The sand is hurting Jo's eyes now. She knows the anti-radiation drugs from the TARDIS will protect her from any real harm, but the sand stings her eyes none the less. This isn't real, of course. Any minute now the Doctor will turn, dash into the TARDIS and shout out that they made a wrong turning at Jupiter, and everything will be all right again. Except it isn't like that. The Doctor is holding out a piece of paper to her. She takes it. "In a worst case scenario..." she reads, but the rest was destroyed in the blast. She recognises the corner of a masthead symbol, just visible on the charred edge. A fragment of a newspaper, she realises- dated two weeks after she and the Doctor left Earth.

It is real, of course. It isn't real, of course.

It's the Master. He has placed her in some kind of dream world, a terrible hallucination in order to attack the Doctor. Well, now she knows, so now she's in control, she can break out, make the journey back to the real world. Except she can't.

 

*

 

He felt pure hatred burning inside himself suddenly. Even if it couldn't be changed, he was going to find the person responsible for this, the one who had let death out of the kennel. His hand tightened around an imaginary pistol. He'd always hated guns, but Lethbridge-Stewart had insisted he know how to use one properly. Lethbridge-Stewart. He had persuaded the Doctor in the end, as usual. He'd simply pointed out that, in the highly unlikely situation of the Doctor actually having to use a gun, he would have a far better chance of wounding rather than killing his target if he knew how to shoot straight. Now Lethbridge-Stewart was gone, one more insufferable military idiot boiled away to nothing in nuclear fire.

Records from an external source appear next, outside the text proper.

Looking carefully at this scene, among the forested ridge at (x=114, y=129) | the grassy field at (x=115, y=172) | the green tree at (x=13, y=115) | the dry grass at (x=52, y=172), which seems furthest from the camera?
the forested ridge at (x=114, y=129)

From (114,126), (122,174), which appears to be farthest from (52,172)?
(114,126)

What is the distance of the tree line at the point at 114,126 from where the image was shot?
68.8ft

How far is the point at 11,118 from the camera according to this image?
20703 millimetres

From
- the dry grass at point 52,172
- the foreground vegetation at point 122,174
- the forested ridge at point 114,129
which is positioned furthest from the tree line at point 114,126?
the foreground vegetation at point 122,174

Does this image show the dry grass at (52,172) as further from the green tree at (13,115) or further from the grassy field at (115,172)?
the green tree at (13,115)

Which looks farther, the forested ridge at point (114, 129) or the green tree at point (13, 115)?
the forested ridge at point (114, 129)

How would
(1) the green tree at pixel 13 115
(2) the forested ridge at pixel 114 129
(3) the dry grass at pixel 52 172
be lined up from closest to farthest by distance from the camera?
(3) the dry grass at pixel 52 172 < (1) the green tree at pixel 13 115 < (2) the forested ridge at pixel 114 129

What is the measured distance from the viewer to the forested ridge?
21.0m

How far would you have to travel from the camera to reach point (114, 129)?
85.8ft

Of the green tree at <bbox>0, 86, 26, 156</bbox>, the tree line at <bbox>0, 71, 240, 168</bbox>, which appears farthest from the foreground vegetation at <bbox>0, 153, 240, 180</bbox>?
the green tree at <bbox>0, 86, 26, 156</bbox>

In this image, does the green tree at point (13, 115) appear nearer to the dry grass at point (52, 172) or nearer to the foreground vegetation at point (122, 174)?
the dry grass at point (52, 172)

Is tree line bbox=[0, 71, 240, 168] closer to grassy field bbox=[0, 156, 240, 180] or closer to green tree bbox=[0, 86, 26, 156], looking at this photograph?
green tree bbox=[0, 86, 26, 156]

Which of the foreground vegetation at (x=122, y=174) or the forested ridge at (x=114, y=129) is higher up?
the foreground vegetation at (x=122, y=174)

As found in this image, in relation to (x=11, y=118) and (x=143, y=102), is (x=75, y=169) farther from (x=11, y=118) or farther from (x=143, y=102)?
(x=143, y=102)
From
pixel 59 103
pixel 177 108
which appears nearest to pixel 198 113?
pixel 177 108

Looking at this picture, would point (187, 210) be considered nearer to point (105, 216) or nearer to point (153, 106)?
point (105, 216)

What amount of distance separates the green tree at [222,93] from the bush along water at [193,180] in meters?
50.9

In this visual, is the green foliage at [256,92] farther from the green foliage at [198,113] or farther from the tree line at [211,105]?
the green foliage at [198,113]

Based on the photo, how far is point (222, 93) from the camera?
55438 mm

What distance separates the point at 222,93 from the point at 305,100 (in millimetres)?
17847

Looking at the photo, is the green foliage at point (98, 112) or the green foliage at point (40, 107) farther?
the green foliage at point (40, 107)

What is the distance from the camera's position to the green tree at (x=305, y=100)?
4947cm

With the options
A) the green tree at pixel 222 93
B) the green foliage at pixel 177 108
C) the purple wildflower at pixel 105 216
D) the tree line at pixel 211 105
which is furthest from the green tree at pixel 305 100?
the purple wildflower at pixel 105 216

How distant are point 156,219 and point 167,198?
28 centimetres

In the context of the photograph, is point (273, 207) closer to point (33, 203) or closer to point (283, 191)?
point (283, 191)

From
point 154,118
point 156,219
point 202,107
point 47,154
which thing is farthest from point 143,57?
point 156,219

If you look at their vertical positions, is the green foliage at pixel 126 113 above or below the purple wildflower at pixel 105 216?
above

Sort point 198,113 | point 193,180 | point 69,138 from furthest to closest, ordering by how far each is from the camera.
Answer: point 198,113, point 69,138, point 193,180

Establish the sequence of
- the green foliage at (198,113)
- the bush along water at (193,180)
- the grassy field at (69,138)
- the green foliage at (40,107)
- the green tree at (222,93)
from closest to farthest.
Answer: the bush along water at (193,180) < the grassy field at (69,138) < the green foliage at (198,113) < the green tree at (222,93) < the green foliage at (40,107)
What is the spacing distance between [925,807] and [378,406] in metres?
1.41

He had to find the man responsible for this, find the one who had thrown away 5.5 billion years of planetary evolution for the sake of some trivial military point. When he did find him, the man would learn precisely how each one of his victims had felt, thousands of times over. There was no point. The man was dead. Everyone was dead. He could go back, find the man before he let death fly..... But wouldn't that cause a time paradox? Killing him before he did that which would cause the Doctor to kill him? Didn't the Time Lords have a wider responsibility? He looked back at Jo. She stood there, cold and afraid, and suddenly the fury within him bolted out of a different channel. Hang the laws of time! He remembered Barbara and the Aztecs.

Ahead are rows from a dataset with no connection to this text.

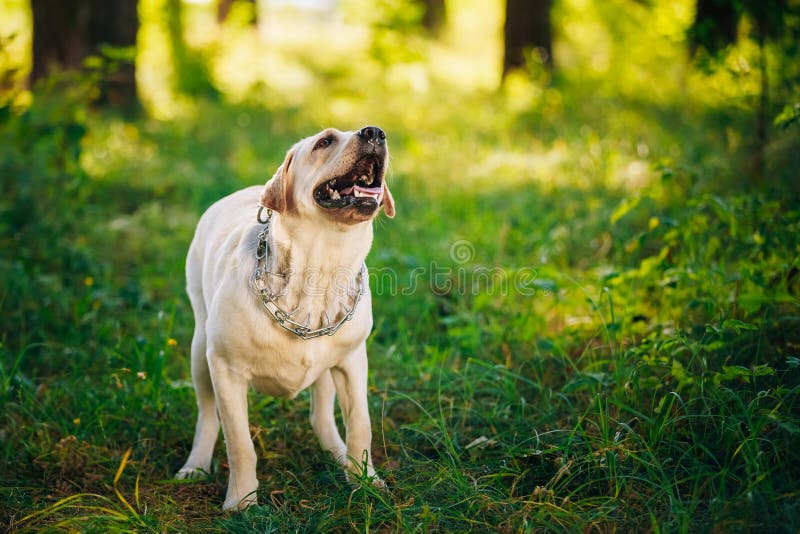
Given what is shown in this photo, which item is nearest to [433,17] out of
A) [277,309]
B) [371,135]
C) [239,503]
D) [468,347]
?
[468,347]

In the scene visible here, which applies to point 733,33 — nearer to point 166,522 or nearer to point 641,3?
point 641,3

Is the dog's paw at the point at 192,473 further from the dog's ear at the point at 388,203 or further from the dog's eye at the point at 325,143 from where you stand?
the dog's eye at the point at 325,143

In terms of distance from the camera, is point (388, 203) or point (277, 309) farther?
point (388, 203)

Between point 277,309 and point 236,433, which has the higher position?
point 277,309

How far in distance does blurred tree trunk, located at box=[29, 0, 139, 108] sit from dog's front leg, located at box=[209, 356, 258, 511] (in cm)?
638

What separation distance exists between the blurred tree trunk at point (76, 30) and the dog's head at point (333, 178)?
615 centimetres

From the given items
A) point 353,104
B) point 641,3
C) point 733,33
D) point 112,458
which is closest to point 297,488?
point 112,458

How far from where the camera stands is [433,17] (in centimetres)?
1667

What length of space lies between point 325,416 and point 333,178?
1185 mm

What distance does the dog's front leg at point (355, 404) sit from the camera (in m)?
3.21

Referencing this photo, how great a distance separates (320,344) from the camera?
2.99m

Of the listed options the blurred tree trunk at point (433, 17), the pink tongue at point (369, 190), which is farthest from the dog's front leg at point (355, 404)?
the blurred tree trunk at point (433, 17)

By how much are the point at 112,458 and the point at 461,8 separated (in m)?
19.1

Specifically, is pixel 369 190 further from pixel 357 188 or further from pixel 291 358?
pixel 291 358
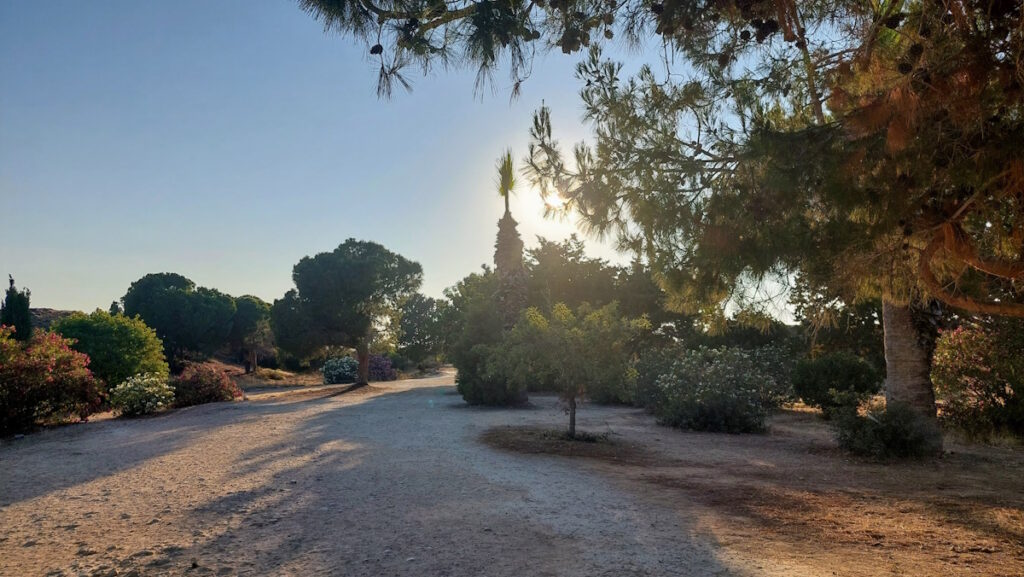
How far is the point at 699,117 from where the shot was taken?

"You cannot rewrite history. Not one line" Suddenly his face twisted with 740 years of bitterness. Damn history, this was more important than history, more important than anything. He wasn't going to rewrite it, he was going to take it by both corners and rip it to shreds. He was going to do anything he had to do to save the Earth.

 

*

 

General Michaels walked through the White House, his face set in black fury. The Communists had gone too far this time. A sub-orbital spy plane over the Pentagon itself. He was going to the President. The President was abbout to leave for peace talks in London, but that would have to wait. Peace? The word infuriated Michaels. How could they have peace when the Soviet Bloc existed? The only way forward was on of war, nuclear war, a war which would leave them the victors.

Of course there would be losses, strategic losses. Perhaps only a few Americans would survive... but no Russians would, and they would have won. Michaels wanted war, and now he would have it. It had to be now, though. If this came out while the President was at the conference those British cowards would talk him out of it, a whining little communiqué to the Kremlin, nothing more. No more diplomacy. Nuclear strikes. "War."

He wasn't aware that he'd said it aloud, none the less a voice echoed him from a corner. A tall guy with grey curly hair and a British accent. A chill fear suddenly, and unaccountably, gripped Michael's heart.

"War," the man in the velvet jacket repeated, slowly taking a strange looking gun from his jacket and levelling it at General Michael's chest. "I don't really think we need it."